| EXERCÍCIOS PROPOSTOS |
#1 No trecho sobre Juca Rosa, onde ele atraiu uma legião de seguidores?
#2 Prossiga com o trecho sobre Juca Rosa a partir da última frase apresentada.

Texto de Yvonne Maggie. Professora titular do Departamento de Antropologia Cultural do Instituto de Filosofia e Ciências Sociais da Universidade Federal do Rio de Janeiro (UFRJ). Publicado na Revista de História da Biblioteca Nacional, Ano 1, nº 6, Dezembro 2005.

domingo, 19 de junho de 2022

Axé Carioca

Misto de conquistador, curandeiro e pai-de-santo, o líder negro Juca Rosa criou um ritual próprio, atraindo uma legião de seguidores no Rio de Janeiro do século XIX.

| ENTRADAS FORNECIDAS |
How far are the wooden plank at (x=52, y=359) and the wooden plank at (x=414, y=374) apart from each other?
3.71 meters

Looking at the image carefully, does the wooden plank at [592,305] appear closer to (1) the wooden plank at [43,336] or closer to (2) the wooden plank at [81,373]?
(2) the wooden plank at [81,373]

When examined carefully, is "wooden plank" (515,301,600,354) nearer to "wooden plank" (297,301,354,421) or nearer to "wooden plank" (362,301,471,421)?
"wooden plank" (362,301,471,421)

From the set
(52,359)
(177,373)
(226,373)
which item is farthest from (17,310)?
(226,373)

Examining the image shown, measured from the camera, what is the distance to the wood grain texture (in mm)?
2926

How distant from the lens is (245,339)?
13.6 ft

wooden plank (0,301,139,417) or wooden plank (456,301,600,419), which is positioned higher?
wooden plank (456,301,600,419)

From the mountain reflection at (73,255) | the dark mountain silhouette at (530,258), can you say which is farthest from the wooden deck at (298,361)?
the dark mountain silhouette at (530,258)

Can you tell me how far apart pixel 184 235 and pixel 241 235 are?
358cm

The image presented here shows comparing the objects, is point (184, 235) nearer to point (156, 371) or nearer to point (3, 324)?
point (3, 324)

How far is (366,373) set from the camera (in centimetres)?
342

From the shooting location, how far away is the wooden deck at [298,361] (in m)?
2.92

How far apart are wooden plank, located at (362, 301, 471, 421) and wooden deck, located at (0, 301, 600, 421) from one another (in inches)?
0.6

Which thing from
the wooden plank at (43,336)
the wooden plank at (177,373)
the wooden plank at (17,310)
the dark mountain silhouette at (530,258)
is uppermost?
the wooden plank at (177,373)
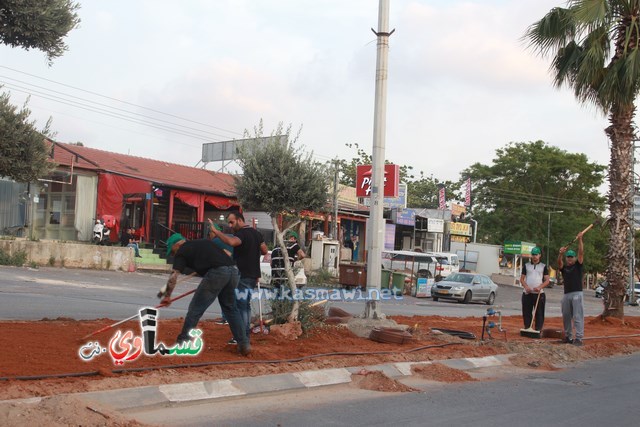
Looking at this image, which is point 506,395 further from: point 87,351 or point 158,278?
point 158,278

| RESPOSTAS DAS TAREFAS |
#1 No Rio de Janeiro do século XIX.

#2
    José Sebastião da Rosa, mais conhecido como Juca Rosa, foi um dos mais importantes e afamados líderes religiosos negros que o Rio de Janeiro conheceu. Nascido em 1833, filho de mãe africana, trabalhou como alfaiate e cocheiro antes de se tornar o grande Pai Quilombo, como também era chamado. Na década de 1860, vivendo no centro da Corte, na rua Senhor dos Passos, quase esquina com a rua do Núncio, Rosa liderava uma misteriosa seita, que agregava diversos adeptos. Além dos negros, dos trabalhadores escravos, livres e libertos e dos capoeiras, figuravam também, entre seus seguidores, políticos, ricos comerciantes, membros das elites econômicas brancas e letradas. Graças ao prestígio que adquiriu, Rosa estabeleceu relações com pessoas importantes da sociedade e suas cerimônias reuniam membros das mais diferentes origens sociais, que se deslocavam até sua casa em busca de seus preciosos - e caros - conselhos e prodigiosas curas. Por caminhos muito particulares, Juca Rosa tornou-se figura notória na sociedade carioca do período.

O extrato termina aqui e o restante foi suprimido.